## [EXERCISE TASK]
Pick out each line in the listing that contains the word "cell", and copy those lines.

## [RAW DATA]
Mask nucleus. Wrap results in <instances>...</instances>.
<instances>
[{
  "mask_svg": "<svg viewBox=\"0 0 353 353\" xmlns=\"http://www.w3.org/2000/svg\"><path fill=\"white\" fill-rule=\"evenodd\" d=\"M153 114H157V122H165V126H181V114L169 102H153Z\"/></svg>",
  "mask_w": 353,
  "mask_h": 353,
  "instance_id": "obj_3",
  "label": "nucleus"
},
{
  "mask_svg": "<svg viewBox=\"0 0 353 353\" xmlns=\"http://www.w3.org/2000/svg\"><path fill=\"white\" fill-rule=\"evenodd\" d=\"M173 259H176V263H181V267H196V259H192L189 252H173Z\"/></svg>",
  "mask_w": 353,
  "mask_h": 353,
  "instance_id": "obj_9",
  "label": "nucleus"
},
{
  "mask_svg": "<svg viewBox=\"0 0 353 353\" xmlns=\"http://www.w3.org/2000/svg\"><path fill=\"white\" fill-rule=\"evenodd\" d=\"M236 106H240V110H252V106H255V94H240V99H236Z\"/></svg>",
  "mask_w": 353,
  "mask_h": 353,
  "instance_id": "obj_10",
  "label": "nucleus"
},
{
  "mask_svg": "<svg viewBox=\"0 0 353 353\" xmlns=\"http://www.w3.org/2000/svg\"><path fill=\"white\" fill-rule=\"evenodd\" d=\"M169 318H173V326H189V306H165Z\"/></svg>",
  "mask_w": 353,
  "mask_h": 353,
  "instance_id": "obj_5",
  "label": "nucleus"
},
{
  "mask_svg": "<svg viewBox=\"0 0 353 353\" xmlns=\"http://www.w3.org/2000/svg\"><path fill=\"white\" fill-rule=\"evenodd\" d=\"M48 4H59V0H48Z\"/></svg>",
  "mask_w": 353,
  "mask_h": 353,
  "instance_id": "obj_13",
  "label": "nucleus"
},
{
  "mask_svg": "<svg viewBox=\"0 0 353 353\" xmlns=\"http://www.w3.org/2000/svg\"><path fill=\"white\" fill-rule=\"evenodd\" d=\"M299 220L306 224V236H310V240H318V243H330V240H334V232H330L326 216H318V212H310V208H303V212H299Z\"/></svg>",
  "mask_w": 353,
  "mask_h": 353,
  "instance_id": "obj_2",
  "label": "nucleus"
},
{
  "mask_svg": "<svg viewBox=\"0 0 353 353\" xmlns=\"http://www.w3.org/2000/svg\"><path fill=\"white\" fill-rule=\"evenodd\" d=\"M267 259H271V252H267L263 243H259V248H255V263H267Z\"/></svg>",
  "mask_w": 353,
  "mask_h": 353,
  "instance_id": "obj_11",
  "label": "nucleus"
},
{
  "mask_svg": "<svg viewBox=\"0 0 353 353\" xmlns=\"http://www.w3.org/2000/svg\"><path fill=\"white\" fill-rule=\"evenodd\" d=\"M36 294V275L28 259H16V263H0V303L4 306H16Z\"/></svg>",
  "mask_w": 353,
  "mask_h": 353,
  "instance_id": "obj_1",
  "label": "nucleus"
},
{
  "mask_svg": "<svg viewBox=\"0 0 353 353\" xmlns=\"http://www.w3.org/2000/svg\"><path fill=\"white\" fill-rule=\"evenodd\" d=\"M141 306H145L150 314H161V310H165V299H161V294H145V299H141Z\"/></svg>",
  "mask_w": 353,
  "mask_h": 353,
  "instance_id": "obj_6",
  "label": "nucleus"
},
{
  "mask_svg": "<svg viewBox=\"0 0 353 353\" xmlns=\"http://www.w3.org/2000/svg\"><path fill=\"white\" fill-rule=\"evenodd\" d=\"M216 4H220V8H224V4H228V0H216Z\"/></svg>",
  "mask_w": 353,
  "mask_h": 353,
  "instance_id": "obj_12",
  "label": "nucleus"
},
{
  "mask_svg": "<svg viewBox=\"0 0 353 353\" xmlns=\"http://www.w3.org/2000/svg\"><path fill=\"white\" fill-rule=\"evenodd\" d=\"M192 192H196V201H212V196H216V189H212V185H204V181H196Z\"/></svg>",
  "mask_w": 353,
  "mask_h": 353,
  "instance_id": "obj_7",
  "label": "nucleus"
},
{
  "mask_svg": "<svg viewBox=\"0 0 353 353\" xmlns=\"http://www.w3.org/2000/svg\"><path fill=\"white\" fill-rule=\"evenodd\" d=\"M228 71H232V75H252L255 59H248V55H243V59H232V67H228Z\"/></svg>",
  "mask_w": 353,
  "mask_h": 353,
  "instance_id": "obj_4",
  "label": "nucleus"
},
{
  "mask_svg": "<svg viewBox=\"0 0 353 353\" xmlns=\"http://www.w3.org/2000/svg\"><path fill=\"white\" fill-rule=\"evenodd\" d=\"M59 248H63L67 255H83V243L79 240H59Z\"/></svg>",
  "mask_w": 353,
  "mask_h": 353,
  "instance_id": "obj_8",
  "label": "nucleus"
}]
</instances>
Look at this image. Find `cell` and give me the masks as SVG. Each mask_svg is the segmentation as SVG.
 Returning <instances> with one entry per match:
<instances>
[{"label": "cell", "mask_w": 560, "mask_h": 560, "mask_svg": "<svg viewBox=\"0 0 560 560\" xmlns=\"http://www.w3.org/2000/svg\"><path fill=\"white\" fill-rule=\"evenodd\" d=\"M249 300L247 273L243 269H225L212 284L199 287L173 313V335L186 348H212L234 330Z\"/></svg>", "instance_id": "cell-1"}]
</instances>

## [FINISHED TASK]
Look at this image. Find `cell` and give me the masks as SVG. Each mask_svg is the segmentation as SVG.
[{"label": "cell", "mask_w": 560, "mask_h": 560, "mask_svg": "<svg viewBox=\"0 0 560 560\" xmlns=\"http://www.w3.org/2000/svg\"><path fill=\"white\" fill-rule=\"evenodd\" d=\"M249 300L247 273L243 269H225L212 284L199 287L173 313V335L186 348H212L234 330Z\"/></svg>", "instance_id": "cell-1"}]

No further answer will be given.